If you are now ready to press on in your prayer journey, trusting God fully as your Heavenly Father, then let us boldly go on and draw near to God, learning next to “hallow” His “name”. But first, I’d like to make a few suggestions on prayer in general.


  1. Things you will need

a)    Bible

b)   Song book

c)    Pencil and paper


  1. Choose a decent space fit for the occasion, if it can be managed

a)    Familiar place

b)   Private, so that you can comfortably converse with God

c)    Quiet, so you can be still and hear


  1. Posture

a)    position of reverence

b)   comfortable enough so its not distracting to your mind


  1. Silence

a)    rather than starting by talking, be quiet for a period

b)   push all distractions from your mind

c)    turn off your phone

d)   Use the pad and pencil to jot down stray thoughts that come to mind that might consume your time of silence


Now that you are in a quiet, private setting, sitting or kneeling in a posture demonstrating your reverence for God, with our phone off, and your Bible, song book, and pencil and pad before you, let’s get started hallowing the name of God.


Hallowing God takes Meditation

Choose a Scripture that expounds something about the nature and character of God to meditate on.

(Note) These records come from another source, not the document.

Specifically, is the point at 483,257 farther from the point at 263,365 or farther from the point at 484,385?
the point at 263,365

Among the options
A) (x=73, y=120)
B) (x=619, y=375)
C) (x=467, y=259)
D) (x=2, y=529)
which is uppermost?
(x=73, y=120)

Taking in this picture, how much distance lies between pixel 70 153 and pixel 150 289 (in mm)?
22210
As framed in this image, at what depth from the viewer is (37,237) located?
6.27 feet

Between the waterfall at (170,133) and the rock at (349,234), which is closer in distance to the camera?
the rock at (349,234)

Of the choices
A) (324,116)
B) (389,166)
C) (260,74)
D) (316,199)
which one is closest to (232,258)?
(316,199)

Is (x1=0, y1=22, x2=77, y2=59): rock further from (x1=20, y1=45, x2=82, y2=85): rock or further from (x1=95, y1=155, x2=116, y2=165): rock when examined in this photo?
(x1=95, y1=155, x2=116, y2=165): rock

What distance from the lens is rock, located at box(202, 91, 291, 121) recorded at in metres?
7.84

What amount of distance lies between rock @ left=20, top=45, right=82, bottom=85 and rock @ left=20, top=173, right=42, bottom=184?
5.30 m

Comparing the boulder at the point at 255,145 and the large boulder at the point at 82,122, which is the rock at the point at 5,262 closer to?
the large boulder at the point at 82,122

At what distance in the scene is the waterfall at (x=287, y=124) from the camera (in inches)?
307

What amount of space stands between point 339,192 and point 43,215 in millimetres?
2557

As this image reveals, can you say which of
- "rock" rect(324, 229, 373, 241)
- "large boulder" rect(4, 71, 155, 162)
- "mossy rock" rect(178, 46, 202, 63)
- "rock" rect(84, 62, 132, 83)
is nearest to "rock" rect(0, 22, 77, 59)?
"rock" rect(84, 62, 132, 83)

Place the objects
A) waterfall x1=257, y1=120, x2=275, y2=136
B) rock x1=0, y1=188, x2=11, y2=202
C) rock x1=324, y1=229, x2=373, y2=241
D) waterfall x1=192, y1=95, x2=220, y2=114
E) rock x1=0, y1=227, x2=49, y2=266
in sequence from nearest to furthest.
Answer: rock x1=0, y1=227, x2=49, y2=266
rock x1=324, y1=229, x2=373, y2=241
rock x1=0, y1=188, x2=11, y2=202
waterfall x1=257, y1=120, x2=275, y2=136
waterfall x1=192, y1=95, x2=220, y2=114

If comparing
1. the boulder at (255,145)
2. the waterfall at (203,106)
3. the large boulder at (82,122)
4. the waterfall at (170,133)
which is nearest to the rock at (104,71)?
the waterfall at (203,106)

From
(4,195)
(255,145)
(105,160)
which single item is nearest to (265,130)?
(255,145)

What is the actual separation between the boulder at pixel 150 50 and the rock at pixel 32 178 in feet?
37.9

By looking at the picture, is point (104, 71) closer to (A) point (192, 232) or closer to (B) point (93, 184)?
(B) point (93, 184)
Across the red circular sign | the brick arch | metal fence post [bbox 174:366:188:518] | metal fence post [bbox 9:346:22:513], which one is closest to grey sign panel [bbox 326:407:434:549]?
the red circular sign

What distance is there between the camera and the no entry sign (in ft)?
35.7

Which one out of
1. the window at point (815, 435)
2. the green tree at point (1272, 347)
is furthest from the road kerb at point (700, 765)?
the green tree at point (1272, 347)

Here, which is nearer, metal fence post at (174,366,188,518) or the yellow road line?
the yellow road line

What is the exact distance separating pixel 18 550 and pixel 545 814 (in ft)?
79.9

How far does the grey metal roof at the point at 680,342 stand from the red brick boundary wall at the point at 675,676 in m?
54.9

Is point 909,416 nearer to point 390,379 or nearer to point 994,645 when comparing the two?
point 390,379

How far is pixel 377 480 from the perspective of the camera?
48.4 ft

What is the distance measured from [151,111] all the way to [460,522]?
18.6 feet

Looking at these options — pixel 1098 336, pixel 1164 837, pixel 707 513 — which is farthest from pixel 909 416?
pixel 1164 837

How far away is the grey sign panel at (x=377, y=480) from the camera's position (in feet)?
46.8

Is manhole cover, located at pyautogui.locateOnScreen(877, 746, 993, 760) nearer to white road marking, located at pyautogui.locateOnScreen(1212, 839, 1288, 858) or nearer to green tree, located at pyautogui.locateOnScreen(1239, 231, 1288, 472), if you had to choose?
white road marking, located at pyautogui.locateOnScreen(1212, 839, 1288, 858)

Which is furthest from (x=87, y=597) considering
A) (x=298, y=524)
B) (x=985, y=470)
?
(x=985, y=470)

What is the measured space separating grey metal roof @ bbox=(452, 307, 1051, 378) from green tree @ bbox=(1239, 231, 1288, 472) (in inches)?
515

I find these passages most often in the Psalms, prophets, and at the ends of the New Testament letters. A good way to build a personal archive of Scriptures to meditate on is when you are reading your Bible, or when you are listening to a sermon, and one of these great passages of the Scripture is pointed out to you, underline it, high light it, or jot it down some where.


How do you meditate on passage?

  1. Read it aloud several times slowly, considering it as you read
  2. Then read it several times silently, allowing the key words to lift themselves up to you
  3. Ask your self, What is the Spirit saying to me? Then just listen
  4. Jot down what you hear


Singing is a Great Way to Hallow God’s Name

Here is where privacy can really be key, and by key I mean “off key”. I can’t sing “a lick” as they say here in the south, but because I am in a private place I don’t really care, I can just sing out, and praise the Lord. Get your song book out, choose a few songs that really lift up the name and character of the Lord, and let them fly, sing with joy, sing with abandon, sing with your heart. It should be full, as you just spent the last few minutes considering the greatness of your Heavenly Father and the wonder of His attributes. Guess what? You just “hallowed the name of God”.